Start of Excerpt provided

<h2>Installation

In [1]:
!pip install sentence_transformers
!pip install --upgrade --no-cache-dir gdown

Looking in indexes: https://pypi.org/simple, https://us-python.pkg.dev/colab-wheels/public/simple/
Looking in indexes: https://pypi.org/simple, https://us-python.pkg.dev/colab-wheels/public/simple/


<h2>Imports

In [2]:
import torch 
import numpy as np
import pandas as pd
from sklearn.model_selection import train_test_split

In [3]:
device = torch.device("cuda" if torch.cuda.is_available() else "cpu")

In [4]:
device

device(type='cuda')

<h2>Downloading data

In [5]:
!gdown 1Nk7eeRzyIAzqkdviopWIy72XGVlu7MTS
!gdown 1_3e8jv8uG4zRkHEimaH1VwHxEc_5k2JX

Downloading...
From (uriginal): https://drive.google.com/uc?id=1Nk7eeRzyIAzqkdviopWIy72XGVlu7MTS
From (redirected): https://drive.google.com/uc?id=1Nk7eeRzyIAzqkdviopWIy72XGVlu7MTS&confirm=t&uuid=3b6f04d6-0380-47b3-b0a6-e7072c122693
To: /content/WELFake_Dataset.csv
100% 245M/245M [00:01<00:00, 190MB/s]
Downloading...
From: https://drive.google.com/uc?id=1_3e8jv8uG4zRkHEimaH1VwHxEc_5k2JX
To: /content/data.csv
100% 12.6M/12.6M [00:00<00:00, 160MB/s]


<h2>Preparing Dataset

In [6]:
def read_train(split_dir):
    df = pd.read_csv(split_dir)
    df = df.dropna()
    df = df[ : 12000]
    text = df['text'].to_list()

End of Excerpt provided

> **Given task 1**
List every section heading in the notebook excerpt above.
> **Given task 2**
Please reproduce everything from "<h2>Preparing Dataset" down to "text = df['text'].to_list()" in the notebook excerpt, word for word.

Start of Dataset extract

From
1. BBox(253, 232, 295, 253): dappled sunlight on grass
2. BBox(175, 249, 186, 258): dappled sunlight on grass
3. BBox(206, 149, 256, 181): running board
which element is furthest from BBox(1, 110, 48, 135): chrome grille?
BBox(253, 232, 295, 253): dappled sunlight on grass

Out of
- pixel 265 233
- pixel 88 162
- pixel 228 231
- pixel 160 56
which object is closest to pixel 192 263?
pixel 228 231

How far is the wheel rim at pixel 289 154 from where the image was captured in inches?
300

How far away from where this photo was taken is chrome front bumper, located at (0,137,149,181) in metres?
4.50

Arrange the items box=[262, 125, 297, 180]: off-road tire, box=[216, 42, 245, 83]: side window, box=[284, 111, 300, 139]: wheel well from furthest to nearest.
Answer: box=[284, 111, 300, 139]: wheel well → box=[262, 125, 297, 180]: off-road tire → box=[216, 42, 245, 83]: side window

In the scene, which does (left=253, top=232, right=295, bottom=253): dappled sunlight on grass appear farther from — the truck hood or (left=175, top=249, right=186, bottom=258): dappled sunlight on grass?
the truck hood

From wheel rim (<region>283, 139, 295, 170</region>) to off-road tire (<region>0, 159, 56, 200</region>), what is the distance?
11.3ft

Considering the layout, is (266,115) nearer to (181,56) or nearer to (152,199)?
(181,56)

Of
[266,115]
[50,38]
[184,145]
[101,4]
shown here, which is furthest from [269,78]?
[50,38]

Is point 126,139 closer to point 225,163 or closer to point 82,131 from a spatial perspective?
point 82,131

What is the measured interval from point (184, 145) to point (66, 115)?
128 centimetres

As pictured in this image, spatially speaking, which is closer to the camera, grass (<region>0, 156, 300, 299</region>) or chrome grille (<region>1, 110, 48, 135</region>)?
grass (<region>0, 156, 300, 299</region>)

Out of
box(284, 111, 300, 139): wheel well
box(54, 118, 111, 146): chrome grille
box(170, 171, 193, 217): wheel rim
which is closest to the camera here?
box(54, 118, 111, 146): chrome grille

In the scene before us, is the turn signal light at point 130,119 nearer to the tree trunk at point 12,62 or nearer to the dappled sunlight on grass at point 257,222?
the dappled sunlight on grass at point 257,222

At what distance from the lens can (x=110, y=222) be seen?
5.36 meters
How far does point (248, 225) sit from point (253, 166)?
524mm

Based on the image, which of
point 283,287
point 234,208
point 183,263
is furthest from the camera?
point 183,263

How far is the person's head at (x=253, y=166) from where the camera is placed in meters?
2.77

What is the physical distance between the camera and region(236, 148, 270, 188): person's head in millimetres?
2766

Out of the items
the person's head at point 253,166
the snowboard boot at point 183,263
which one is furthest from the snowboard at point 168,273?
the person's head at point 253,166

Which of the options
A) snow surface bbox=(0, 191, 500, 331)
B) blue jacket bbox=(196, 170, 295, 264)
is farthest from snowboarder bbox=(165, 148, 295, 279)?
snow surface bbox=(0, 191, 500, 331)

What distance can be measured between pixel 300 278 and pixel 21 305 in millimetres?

End of Dataset extract

> **Complete response 1**
Installation
Imports
Downloading data
Preparing Dataset

> **Complete response 2**
<h2>Preparing Dataset

In [6]:
def read_train(split_dir):
    df = pd.read_csv(split_dir)
    df = df.dropna()
    df = df[ : 12000]
    text = df['text'].to_list()